You don't need to demand. Just explain and it will be no issue. Teachers will have dealt with similar issues many times.

I teach ks1 and the children are generally encouraged to go at breaktime and lunchtime.
I also have a rule that no one goes during carpet time as they miss vital input. I would make exceptions for poorly children or when they are desperate.

I also know which children are likely to want to go for a wander/chat and if they want to go at the same time as their friend, I ensure they go separately.

hazeyjane · 05/05/2019 09:01

Hoping no piss trolls about....

No school will stop a child going to the toilet for medical reasons.

The majority on this thread make it seem so easy!

Up until this year we have had constant wrangled with the school about ds and toileting...and this is with an EHCP, letters from consultant and continence nurse, CAF and a care plan!!

Sometimes even with all the right things in place, individuals still get it wrong.

Good luck op. I would ask the school nurse to draw up a care plan with the senco that states your child's need and how the school are going to fulfil their duty of care.

Missbuxton · 05/05/2019 09:05

@Hazey

So wrong to dispute it in my opinion with medical evidence. I stand by the pps who have said they know of no teacher who will refuse a child with a medical problem.

seven201 · 05/05/2019 09:09

Just ask the school to give your daughter a toilet pass. I think you're making this into more than it is. I don't think you can expect staff to know that holding wee wouldn't help her kidney issues.

I sympathise as uti's are a nightmare. I've had three surgeries on my kidneys and haven't had a uti since the last op.

Horall · 05/05/2019 09:11

My daughter had the same issue, constant UTIs, needing the toilet a lot in the day, struggling to stay dry. The GP was ok, but just treated the UTI, not the underlying cause. We got a referral to the consultant when she was about 6, and a problem with the tube between the kidneys and the bladder was diagnosed (too short apparently).

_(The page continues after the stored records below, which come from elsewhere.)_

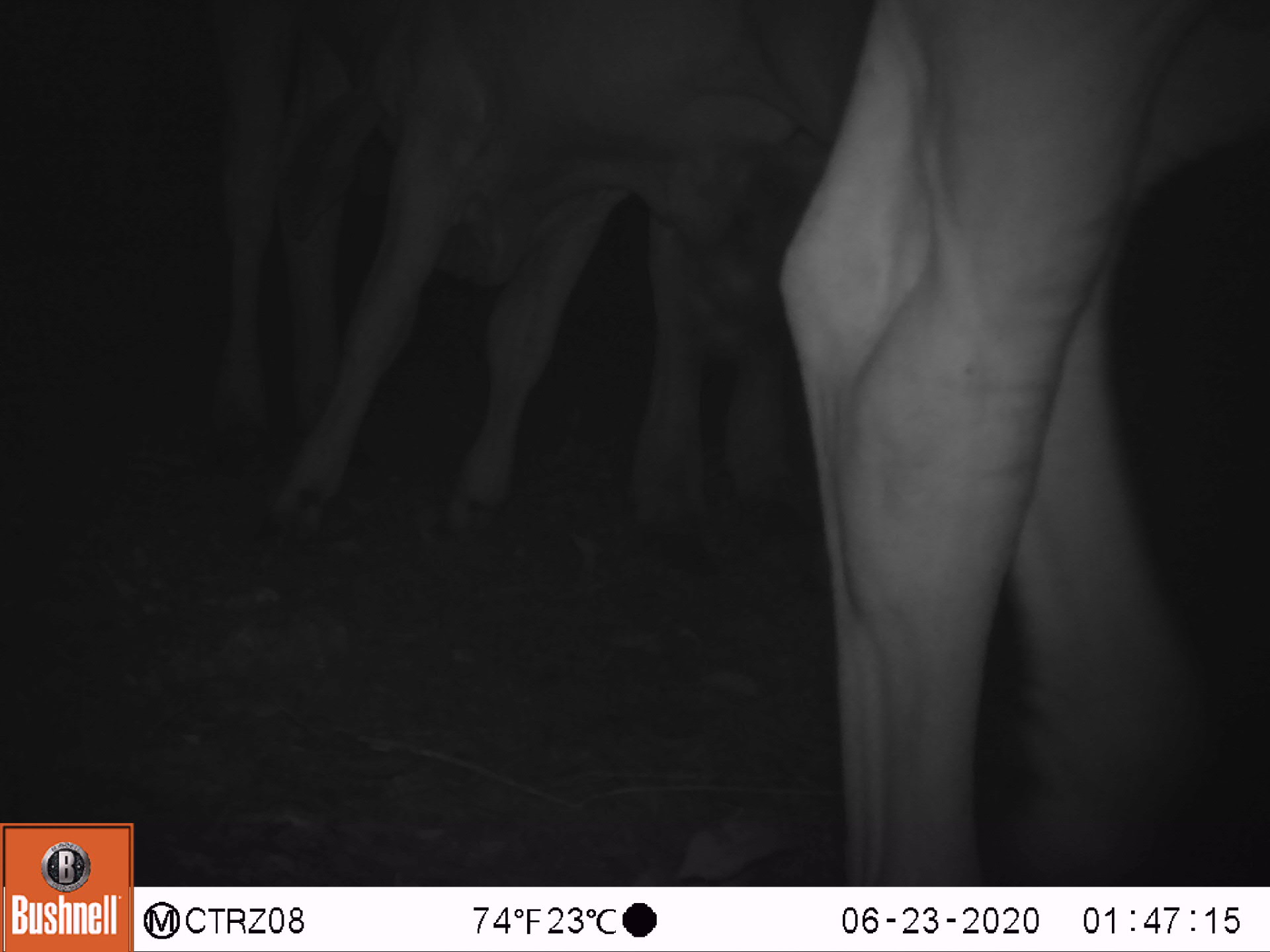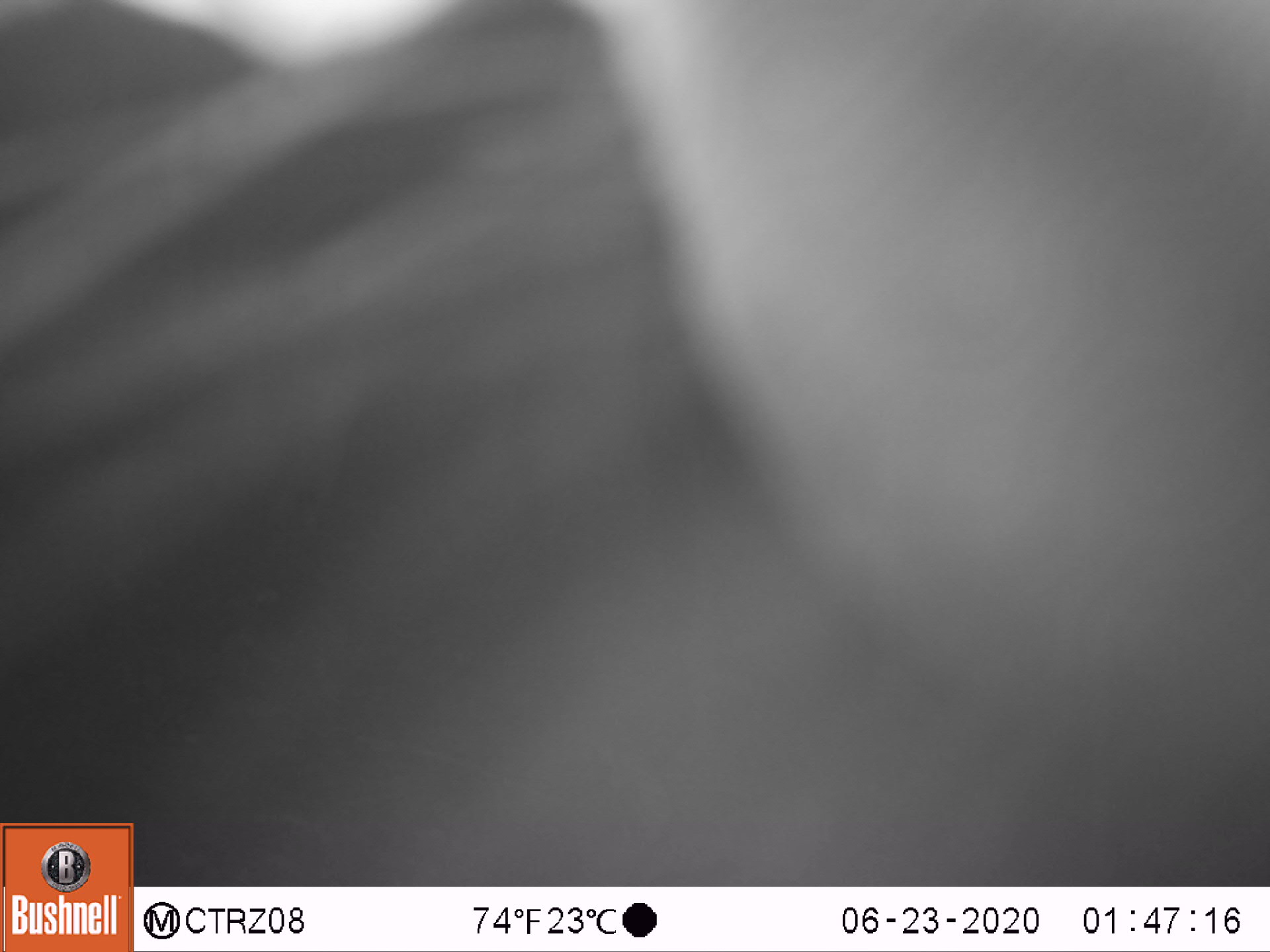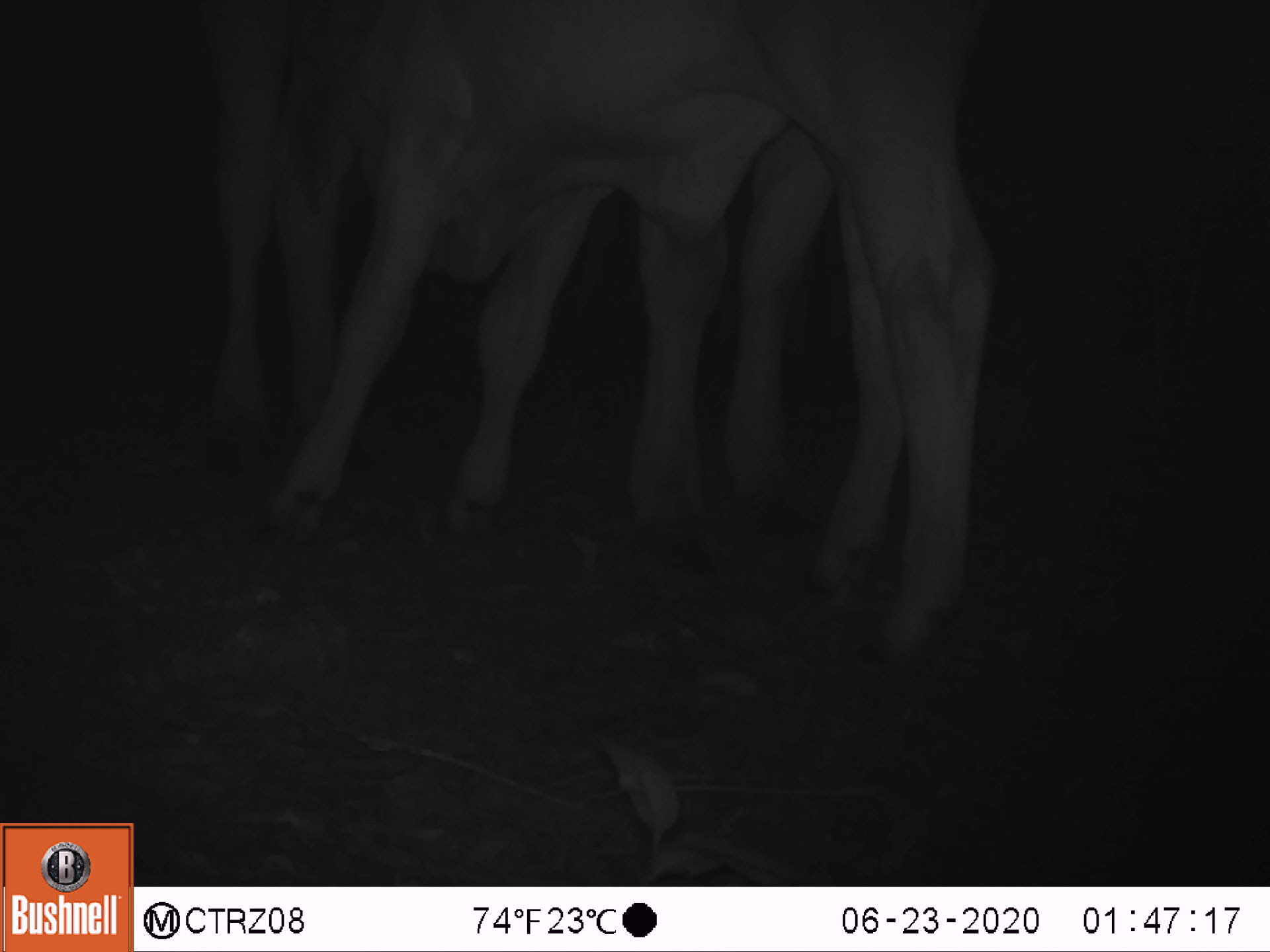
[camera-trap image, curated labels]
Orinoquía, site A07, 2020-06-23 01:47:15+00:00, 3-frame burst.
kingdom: Animalia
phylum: Chordata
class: Mammalia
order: Artiodactyla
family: Bovidae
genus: Bos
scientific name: Bos taurus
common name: cow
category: cattle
Cattle (cow) (Bos taurus).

She was also not dry at night, which was hard for everyone. Anyway, she was put onto Oxybutinin and Desmopressin, and hurray dry and night, and in the day, and a huge reduction in UTIs. Stayed under the consultant until she was 12, by which point she was off the meds & dry.
We got the consultant to write a letter for school, and she was allowed to go to the toilet when she needed. She also kept a change of clothes in school (just in case). She still has a toilet pass now, at high school (used for getting out of dull lessons mainly )

Goatinthegarden · 05/05/2019 09:14

I’m a teacher (of 8 year olds) and I never say no to pupils going to the loo. They know they are supposed to go at break and lunch. If they ask to go at a time that would be disruptive, I ask if they are able to wait 5 mins (they usually say yes, if they say no, I let them go and then have a quiet word about waiting until they are about to burst to ask - it’s a good walk to the loo!) If I have a child who asks too regularly, I usually chat to the parent to find out if there is an underlying problem.

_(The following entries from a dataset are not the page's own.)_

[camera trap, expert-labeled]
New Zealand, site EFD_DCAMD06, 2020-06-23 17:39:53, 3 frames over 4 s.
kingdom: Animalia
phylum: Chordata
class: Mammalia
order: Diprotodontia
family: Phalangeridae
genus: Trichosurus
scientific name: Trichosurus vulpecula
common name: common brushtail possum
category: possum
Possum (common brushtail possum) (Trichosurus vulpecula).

I rarely have a problem with this system - maybe one or two children ask during class time each day.

If your child needs to drink more water, make sure the teacher knows. I currently have a pupil who needs to drink a required amount each day, and if I didn’t keep an eye on her water bottle and remind her several times a day, she wouldn’t drink anything.

Parents absolutely must communicate the needs of their child clearly, directly to the teacher, rather than just assuming they will know what is required.

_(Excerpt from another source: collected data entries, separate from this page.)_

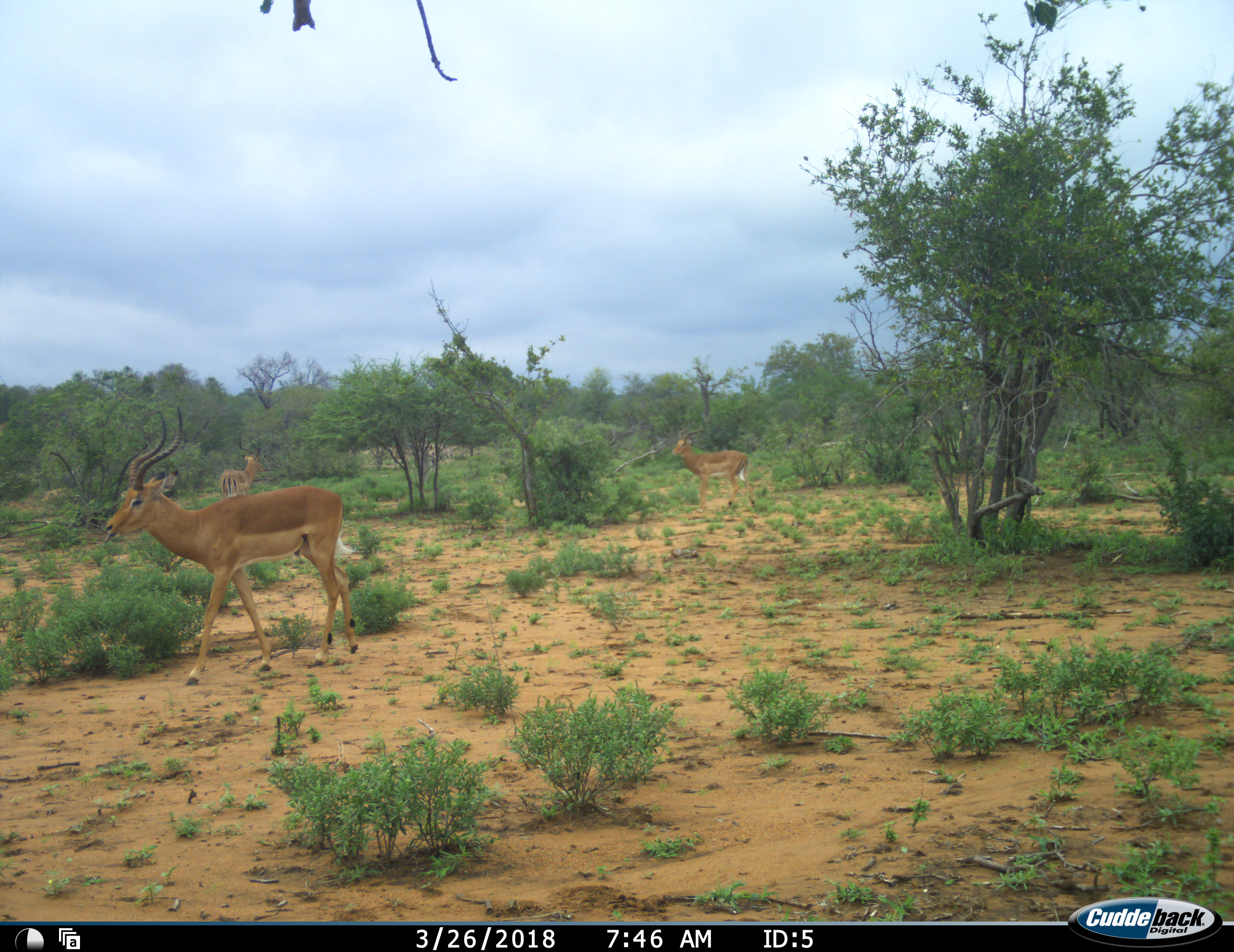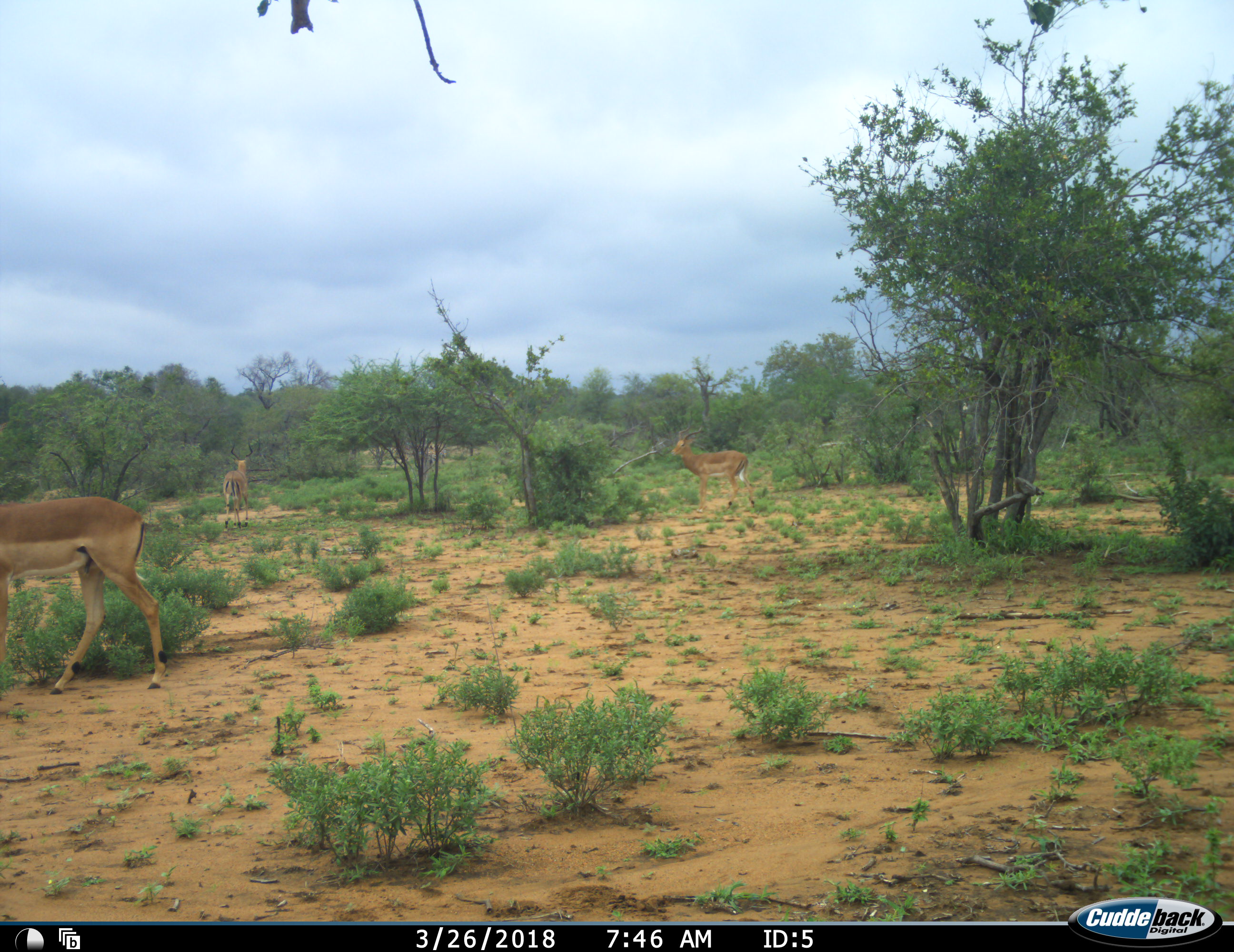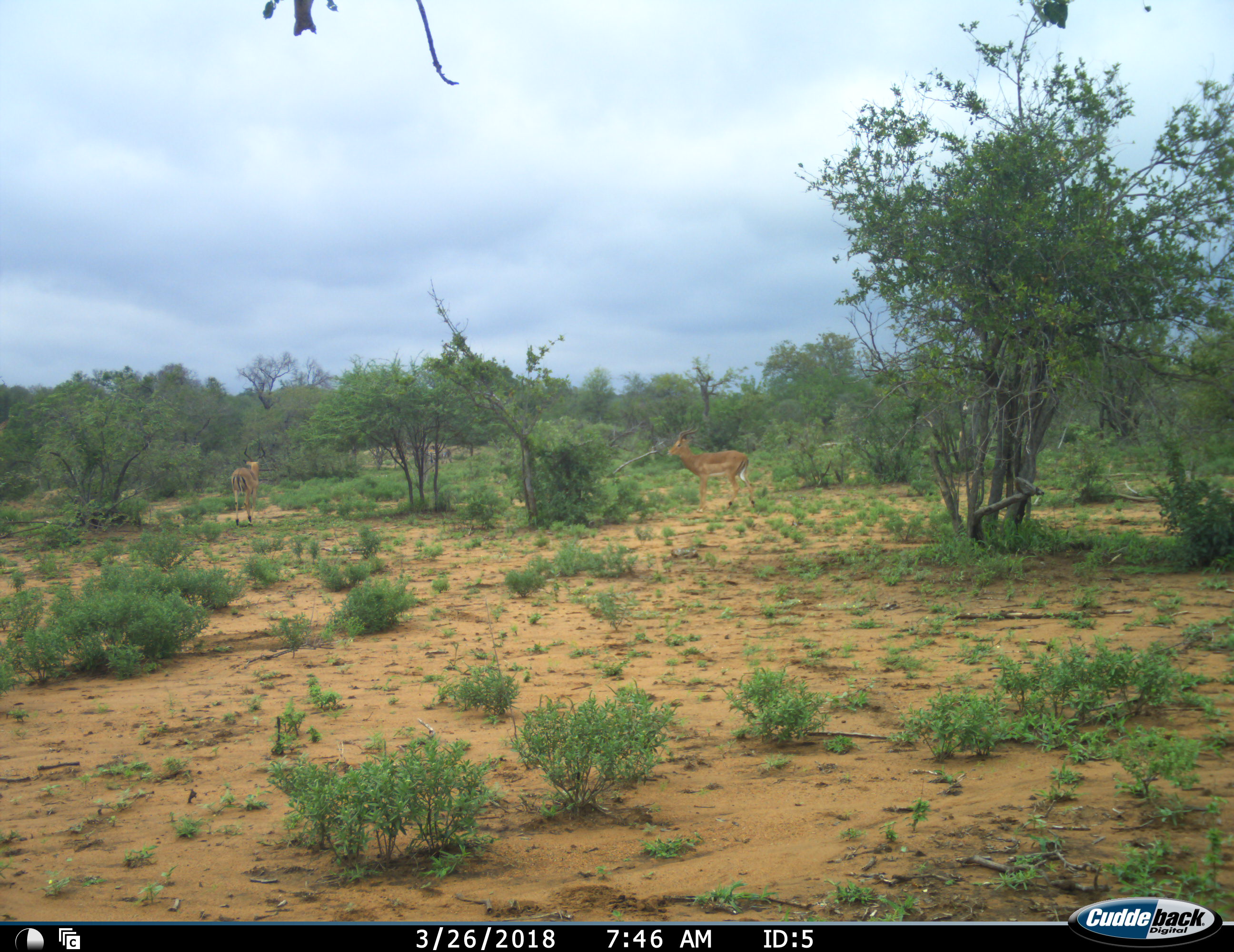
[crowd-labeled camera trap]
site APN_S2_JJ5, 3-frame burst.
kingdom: Animalia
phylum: Chordata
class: Mammalia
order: Artiodactyla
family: Bovidae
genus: Aepyceros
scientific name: Aepyceros melampus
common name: impala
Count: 3.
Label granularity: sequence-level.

Russell19 · 05/05/2019 09:16

(Don't know how to make bold) *OP when you next communicate with school, can I suggest that you also remind them again about the drinking?

If DD hasn’t been going to the toilet all day, then that sounds to me like she isn’t drinking enough.*

AIBU to be confused when parents say this to me as a teacher? I can't force children to drink. I can allow them a water bottle on/under the table but I cannot squeeze it down their neck. Also, I have 29 other children potentially with other medical needs as well as trying to teach a packed lesson! (I have a box for children to put water bottles in, they have free access)

Can our children take a slight bit of responsibility themselves? Especially for something so simple as drinking?!